#### Sayfa alıntısı:
Bakın ısrarla söylüyoruz, Türkiye’nin 5 temel meselesi var. Ekonomi, demokrasi, eğitim, dış politika ve toplumsal barış. 100 günlük planın içerisinde bunlara çare olabilecek hiçbir şey yok. Üretime dönük yapısal önlemler yok. Türkiye’de geçim sıkıntısını ortadan kaldırmaya dönük, enflasyonu düşürmeye dönük herhangi bir ciddi önlem paketi yok ve seçim öncesi verdikleri vaatlerin hiçbirisi yok. En çok söyledikleri 3600 ek gösterge vereceklerini söylüyorlardı polislere, sağlık görevlilerine yok 100 günlük paket içerisinde. Erdoğan’a soruyorum nerede kaldı bunlar paketin dibine mi düştü, görülmedik bir yerde mi? Yolda gelirken sepeti açıklamaya getirirken altında delik vardı da düştü, kayboldu mu? Söz verirken veriyordunuz bunları, milletin oyunu alırken bu sözleri verip milletin oyunu aldınız.

Bakın, Erdoğan ne diyordu o zaman dolar yükselirken seçimlerden hemen önce söylediği bir söz vardı hatırlayın. 5 Haziran 2018 tarihinde diyordu ki, “Şu seçimler olsun, hele bir 24 Haziran bitsin ondan sonra bakın bunlarla hesaplaşacağız, bütün bu işler bitecek.” Ne oldu? 24 Haziran 40 gün geçti, 40 gün sonra Türk lirası tepetaklak oldu, dolar aldı başını gidiyor. Hani hesaplaşacaktın? O zamanda söyledik varsa yapacağın bir şey niye seçimi bekliyorsun Erdoğan? Türkiye ekonomisini verimsiz alanlarda uluslararası piyasalarda kırılgan bir noktaya teslim etmiş bir anlayış. Bu anlayıştan millete, vatandaşa refah çıkmayacak. Bu çok açık ortaya çıktı.

#### Verilen bilgiler:
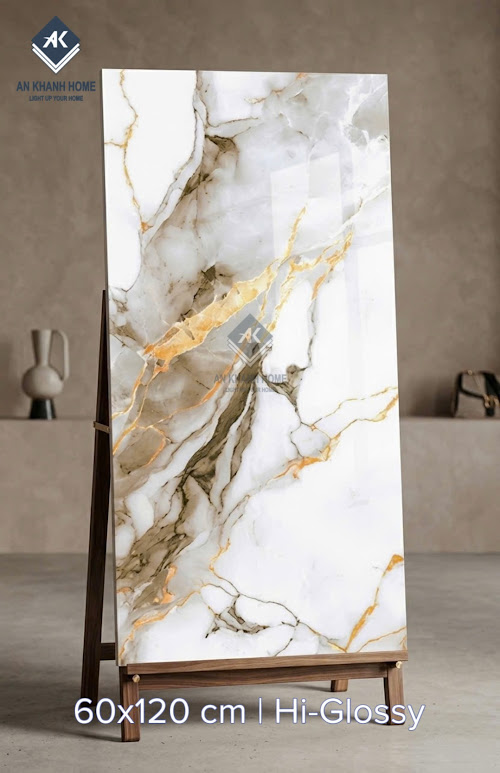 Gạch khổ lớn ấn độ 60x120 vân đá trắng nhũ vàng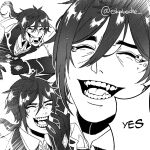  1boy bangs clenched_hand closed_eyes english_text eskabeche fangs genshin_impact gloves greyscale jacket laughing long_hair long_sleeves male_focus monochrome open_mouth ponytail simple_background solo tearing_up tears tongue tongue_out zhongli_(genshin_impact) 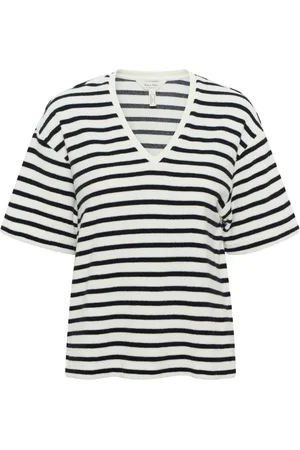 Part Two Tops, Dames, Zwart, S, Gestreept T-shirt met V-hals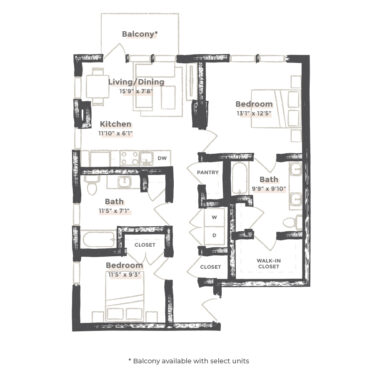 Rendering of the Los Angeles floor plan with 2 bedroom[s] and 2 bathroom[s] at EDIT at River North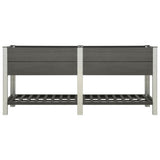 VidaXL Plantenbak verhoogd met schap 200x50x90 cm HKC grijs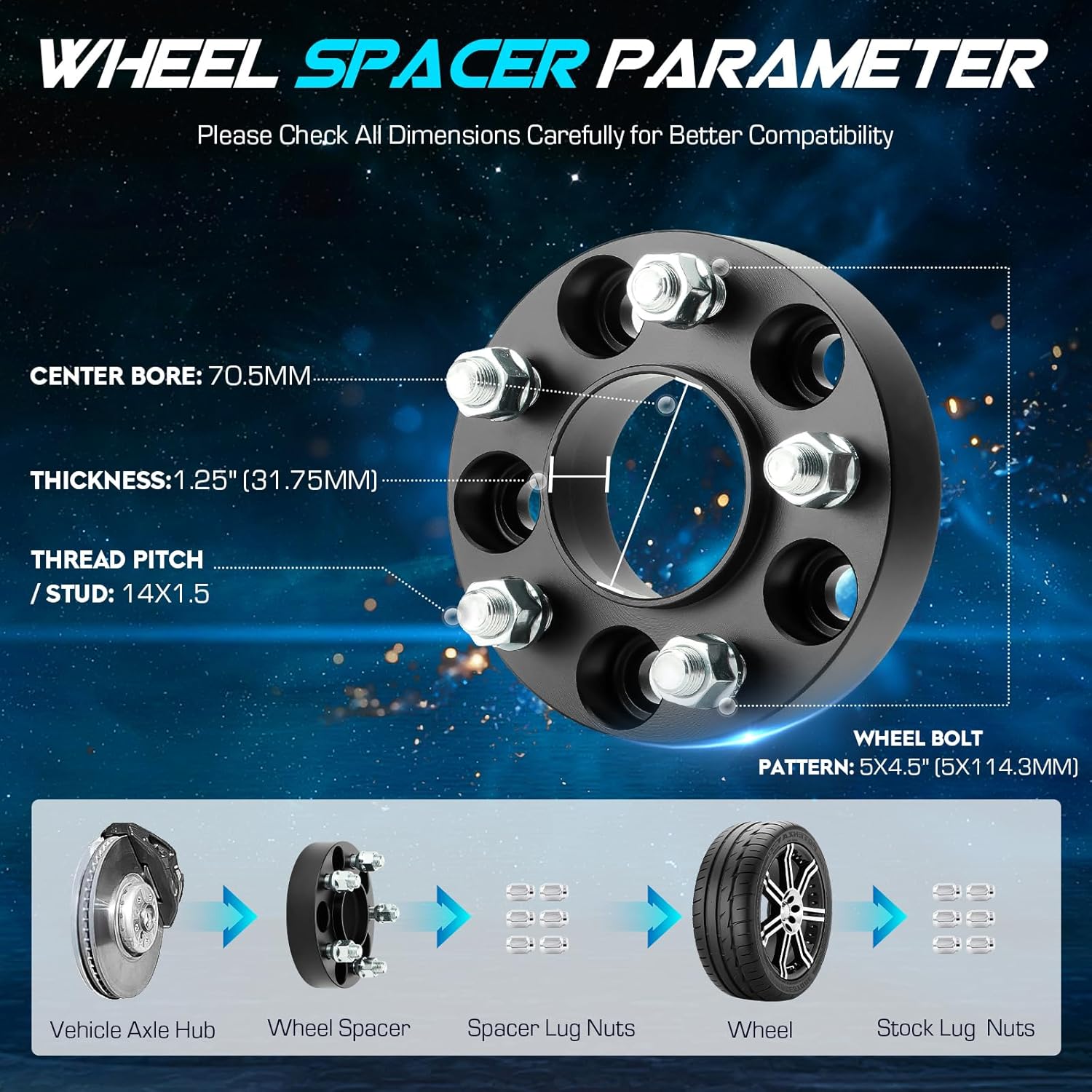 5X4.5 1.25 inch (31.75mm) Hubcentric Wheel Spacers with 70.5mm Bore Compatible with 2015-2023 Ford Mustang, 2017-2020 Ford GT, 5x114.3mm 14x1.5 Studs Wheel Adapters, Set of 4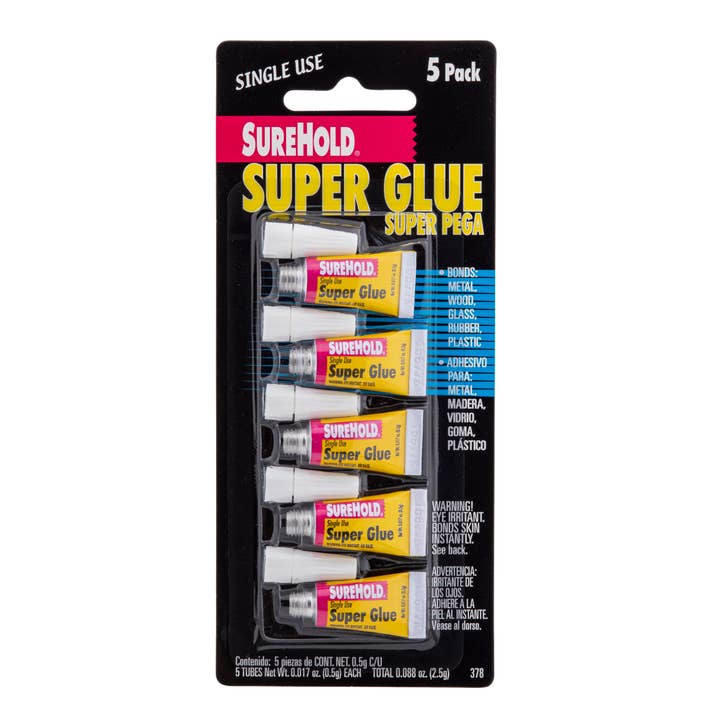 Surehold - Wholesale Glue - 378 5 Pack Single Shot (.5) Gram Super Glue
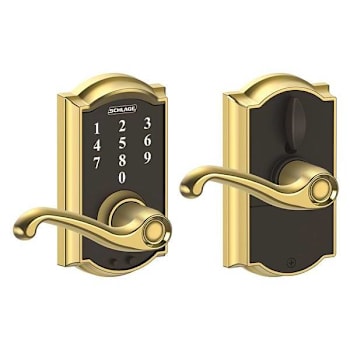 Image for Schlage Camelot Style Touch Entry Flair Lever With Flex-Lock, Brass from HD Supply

#### Görev metni:
Alıntıda "Bakın ısrarla söylüyoruz, Türkiye’nin" ifadesinden "milletin oyunu aldınız." ifadesine kadar olan bölümü, "polislere" yerine "öğretmenlere" koyarak düzenle. Görevleri yalnızca alıntıya dayanarak yapın.

#### Alıştırmanın cevabı:
Bakın ısrarla söylüyoruz, Türkiye’nin 5 temel meselesi var. Ekonomi, demokrasi, eğitim, dış politika ve toplumsal barış. 100 günlük planın içerisinde bunlara çare olabilecek hiçbir şey yok. Üretime dönük yapısal önlemler yok. Türkiye’de geçim sıkıntısını ortadan kaldırmaya dönük, enflasyonu düşürmeye dönük herhangi bir ciddi önlem paketi yok ve seçim öncesi verdikleri vaatlerin hiçbirisi yok. En çok söyledikleri 3600 ek gösterge vereceklerini söylüyorlardı öğretmenlere, sağlık görevlilerine yok 100 günlük paket içerisinde. Erdoğan’a soruyorum nerede kaldı bunlar paketin dibine mi düştü, görülmedik bir yerde mi? Yolda gelirken sepeti açıklamaya getirirken altında delik vardı da düştü, kayboldu mu? Söz verirken veriyordunuz bunları, milletin oyunu alırken bu sözleri verip milletin oyunu aldınız.